Right now, we're looking for someone eager to tackle these challenges hands-on, but as our team grows, this role will have the opportunity to take on more leadership responsibility, guiding the continued development of our ML platform and helping shape the team around it.
Responsibilities
- Design & build a scalable, efficient Python infrastructure for training and evaluating ML models.
- Improve automation of ML train/test infrastructure. E.g., Inference tools that log, cache, and visually compare model outputs, provide code-free methods to run models on new datasets.
- Develop and manage systems for GPU resource allocation, dataset management, experiment tracking, and evaluation pipelines. Integrate job scheduling (e.g., SLURM).
- Implement automated dataset versioning and validation.
- Build tools for reporting and visualizing model metrics and performance.
- Improve developer efficiency by creating tools and workflows that streamline ML model iteration and testing. Add and improve performance profiling.
- Ensure scalability and reliability of the ML platform as the company grows.
- Collaborate closely with ML researchers and engineers to understand their workflows and translate their needs into robust infrastructure.
- Introduce best practices for code organization, version control, and reproducibility in ML experiments. Encourage modularity, reusability and portability.
Required Skills
- Strong software engineering / software architect level skills
- Experience designing and building infrastructure for ML training workflows
- Familiarity with performance profiling and optimization for ML training
- Excellence in Python, Linux scripting, and typical ML frameworks (e.g., PyTorch, TensorFlow)
- Experience with GPU management, distributed computing, and optimizing training pipelines
- Passion for turning messy, unstructured codebases into clean, scalable platforms
- Seeing the big picture in terms of code repo structure, job orchestration, task pipelining, and on-prem ML Ops for efficient resource usage
Preferred Skills
- Proficiency in C
- Experience with customization/design of ML experiment tracking tools (e.g., Weights & Biases, ClearML, etc.); creation / customization of web GUIs and dashboards or Mac OS apps
- Knowledge of database and storage solutions for ML datasets
- Experience managing on site linux servers, NAS arrays, with large scale datasets
- Knowledge of cloud computing (e.g. AWS, GCP, etc.) and containerization (Docker, Kubernetes, etc.)

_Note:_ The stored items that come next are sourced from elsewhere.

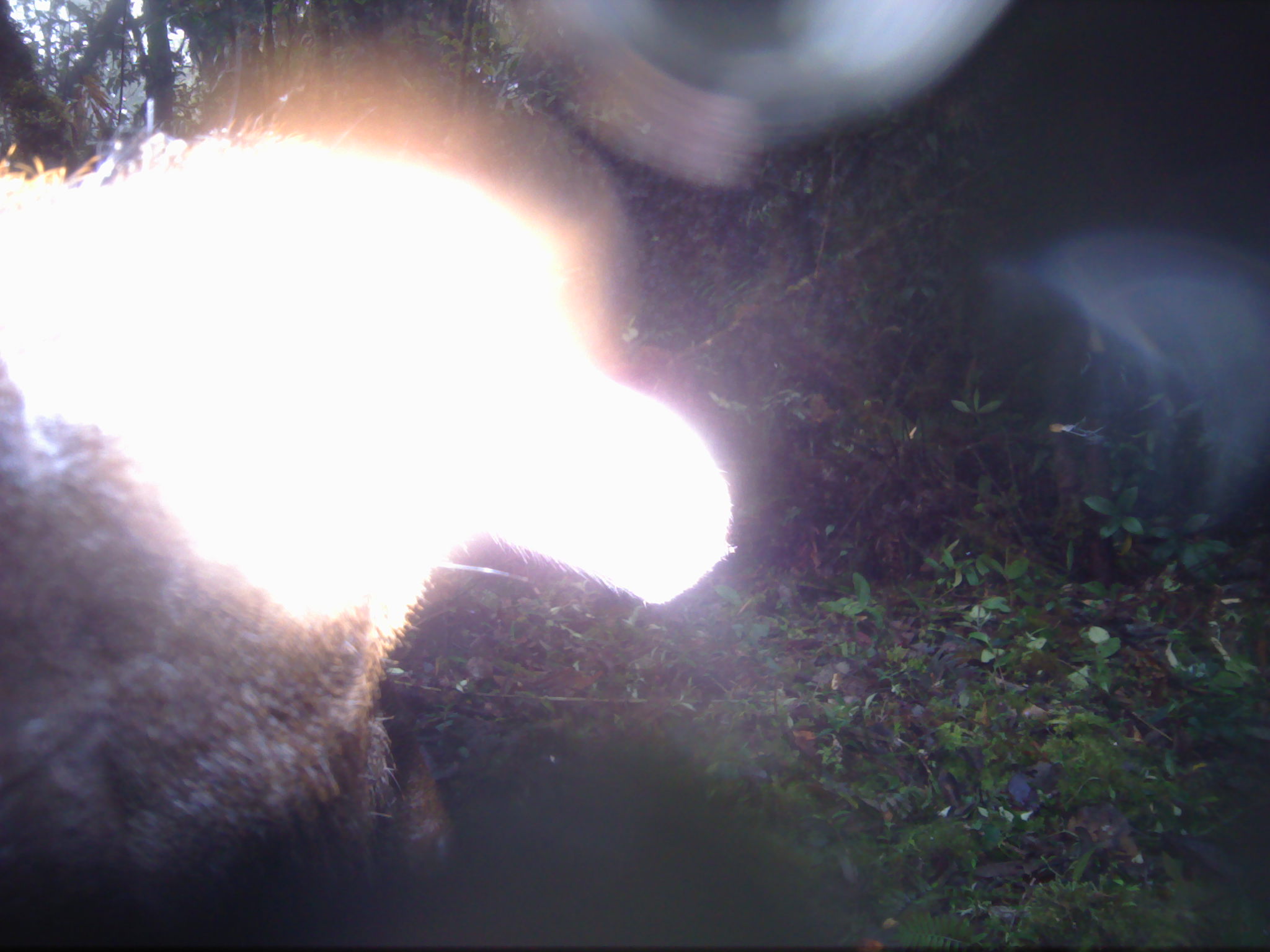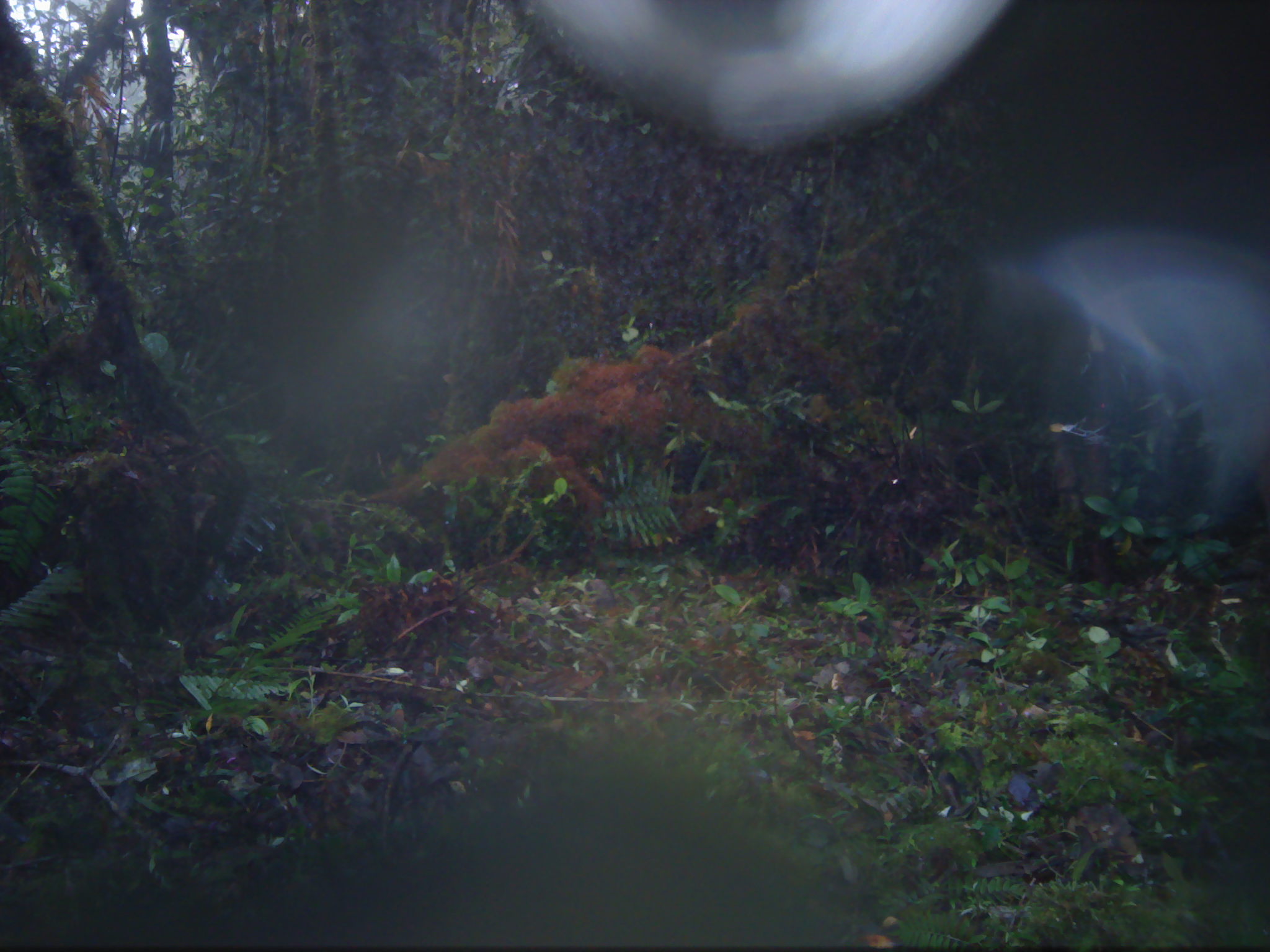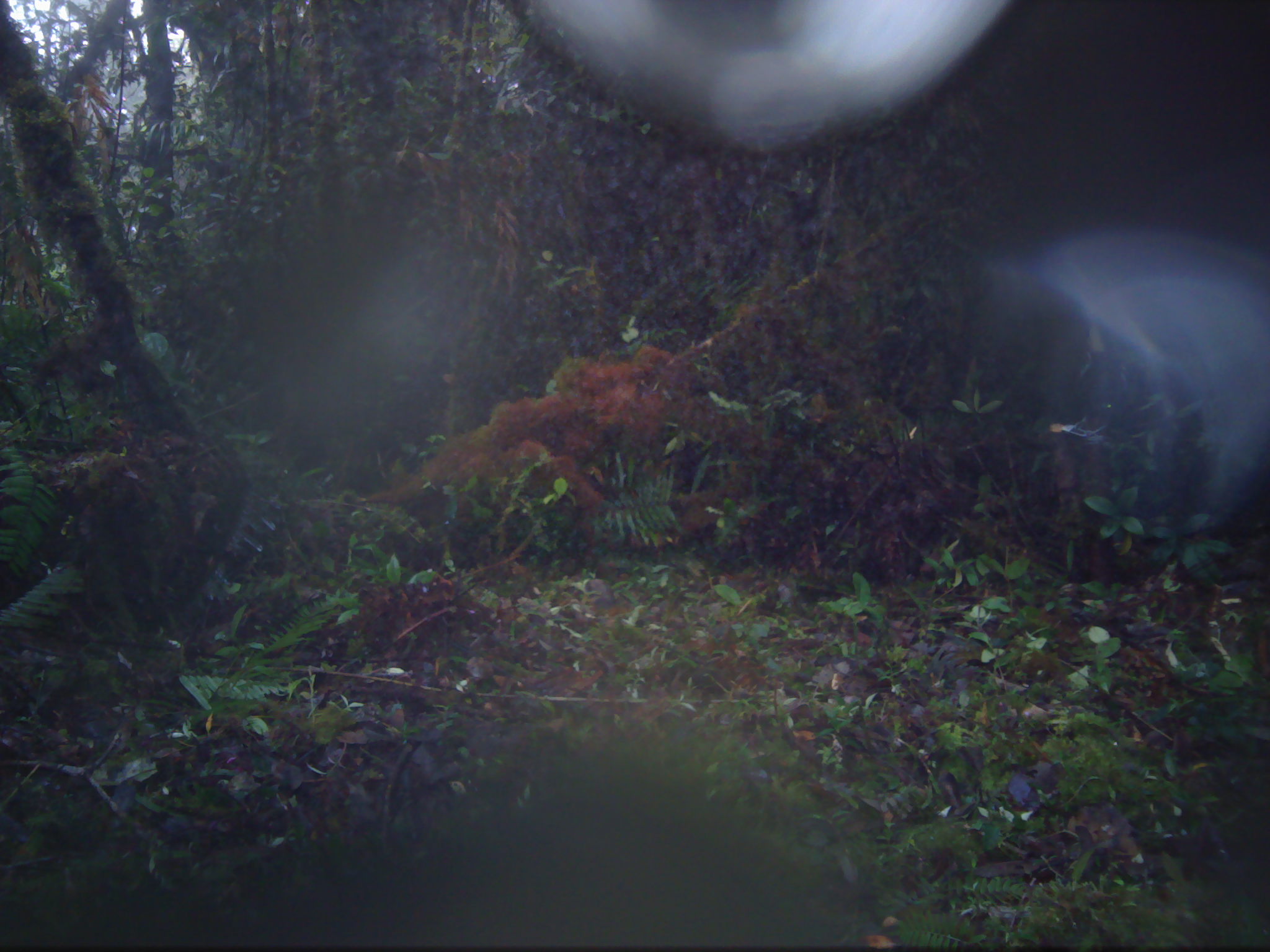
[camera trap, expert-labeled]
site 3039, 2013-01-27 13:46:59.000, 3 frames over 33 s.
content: unidentified animal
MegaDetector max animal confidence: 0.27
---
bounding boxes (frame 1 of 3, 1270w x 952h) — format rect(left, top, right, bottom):
unidentifiable: rect(0, 114, 734, 949)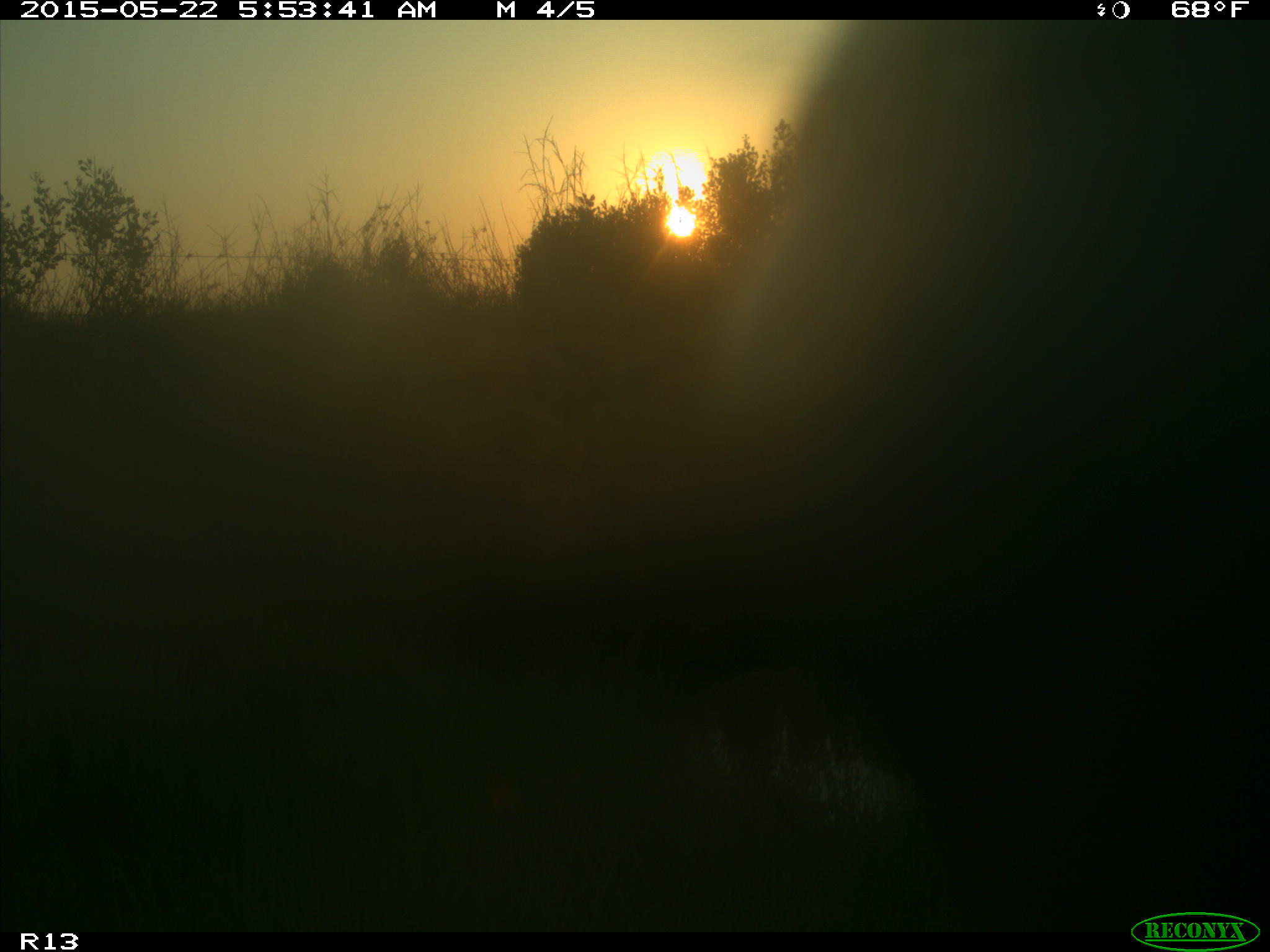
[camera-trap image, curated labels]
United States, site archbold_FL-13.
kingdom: Animalia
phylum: Chordata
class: Mammalia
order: Artiodactyla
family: Bovidae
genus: Bos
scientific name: Bos taurus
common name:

- Knowledge in image restoration and image quality assessment
Location & Travel
We are primarily hiring for positions in our SF Bay Area, CA (primarily in-person) office but may consider other arrangements for outstanding circumstances.
Compensation & Benefits
- Competitive pay
- Stock options
- Health/Dental/Vision Insurance
- 401(k)
- Visa Sponsorship
About GLASS Imaging
Our mission is to bring professional-level image quality to everyone by making cutting-edge image processing accessible to all devices—from smartphones and XR devices to infrastructure maintenance and security applications. We believe that AI-driven processing can extract every ounce of image quality from any camera, making capturing better pictures with any camera easier for everyone.
But we aren't just enhancing how images are processed; we're revolutionizing how they're captured, redefining the core principles of camera design and reimagining how lenses, sensors, and AI-driven processing work together. We're fundamentally changing how cameras operate to unlock unprecedented levels of performance and image quality.
Founded by former Apple engineers behind Portrait Mode and other groundbreaking iPhone camera features, we're a team of passionate and experienced engineers pushing the boundaries of photography. Join us in shaping the future of camera technology.
Equal Opportunity & Diversity Statement
Glass Imaging is committed to fostering a diverse and inclusive workplace. We celebrate differences and do not discriminate based on race, ethnicity, gender, sexual orientation, age, disability, veteran status, or any other protected status. We encourage individuals from all backgrounds to apply.